これで英賀手さまが気に病まれ、寝込まれでもしたら……
どう責任取るつもりだ!!」
引き立て派閥も、夜比古の激怒にいよいよ活気づく。
「そうだそうだ!!」
宮中は、今日もおおさわぎ。
もはや争点は、万葉仮名使用問題どころでは無く、長上の進退にまで飛び火した。
英賀手は、亜久里(^_-)-☆♪の態度にカンカン(# ゜Д゜)で、後見人交代危機には、全く気がついていない。

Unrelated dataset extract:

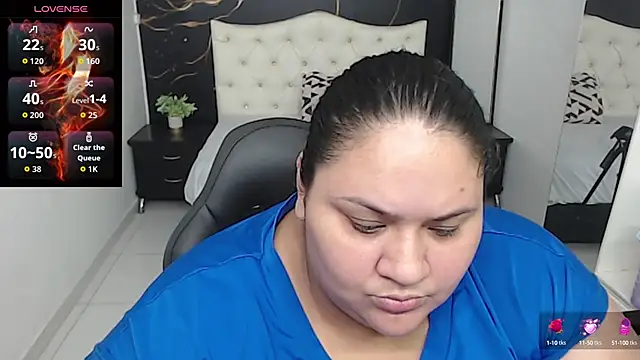 Snapshot of Aaliyah11 chatting on 10.14.25 Aaliyah11 online show from 10.14.25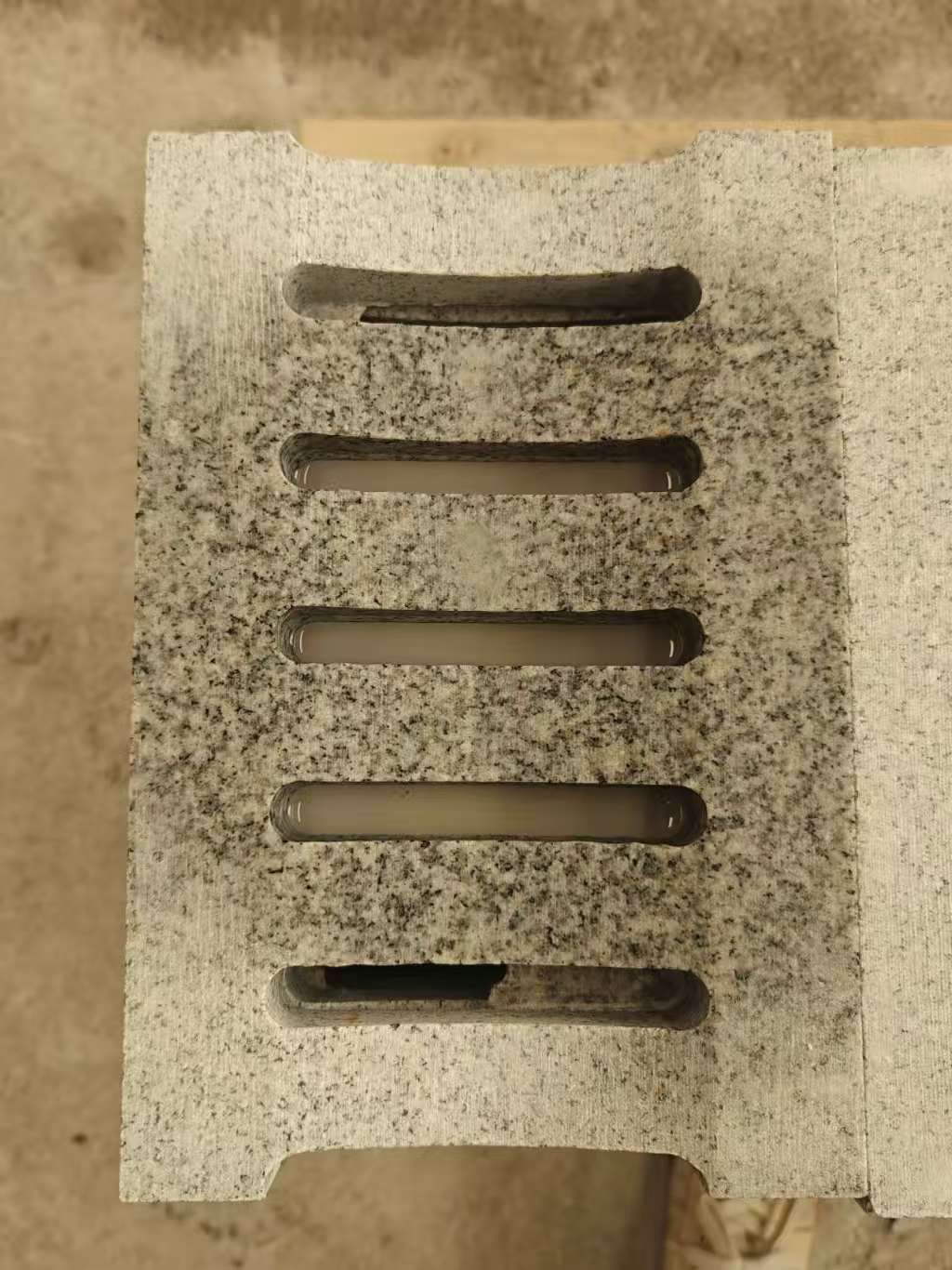 洛阳 芝麻白拉丝面花岗岩U型开槽排水槽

長上は突如、誰もいない場所に湯飲み一碗を放り投げた。
茶器は粉々に砕け散り、室内に乾いた音が鳴り響く。
「誰が一人だけだと言った。
亜久里だけじゃない。今後もさらに結婚する」
(あたくしが……いちばんじゃなかったの(╯︵╰,)(哀))
英賀手の頭には、がーんがーんと鐘の音が鳴り響いた。
これでは実妹の天音どころか、嫁以下の他人に成り下がる。
「そして。政務上の都は遷都だ」
これには派閥を問わず、あやぎり朝の大人たちが食ってかかる。
「遷都なんかできるわけ無いやろ!
誰がキサマなんぞに従うかいな!」
「そっくりそのままお返しする。
主要な各領主たちは全員寝返った。
両属朝も円理朝も俺の味方。
最低限の施設はできている。
古都はーー祭祀でもしていろ」
長上は、宮中を政治の場とすら認識していない。
あまりの内容に、夜比古は失神寸前だった。
そもそも長上の大量嫁宣言の時点で、
古代プラトニック成人には、理解が追い付かない。
英賀手は、それにも気づけない。
頭の中は、遷都先での悲観的将来でいっぱいいっぱいだ。
ーーがーんがーん…
長上の嫁、たくさん…?
遷都先、長上嫁だらけ…?
ヨヨヨ(;∀;)…生きる希望……失う(哀)…
「英賀手宗女」
「ヨヨヨ(´;ω;`)?」
こんなに泣いているんだから、また涙を拭ってくれないかな?
英賀手のかすかな期待は、見事に打ち砕かれる。
「英賀手。ーー天媛を殺したのは、俺だ」
英賀手は、袖の袂をきつくきつく握りしめた。
重臣も夜比古も「は?」と凍りつく。
長上は続ける。
「成人したら、仇を取りに来い。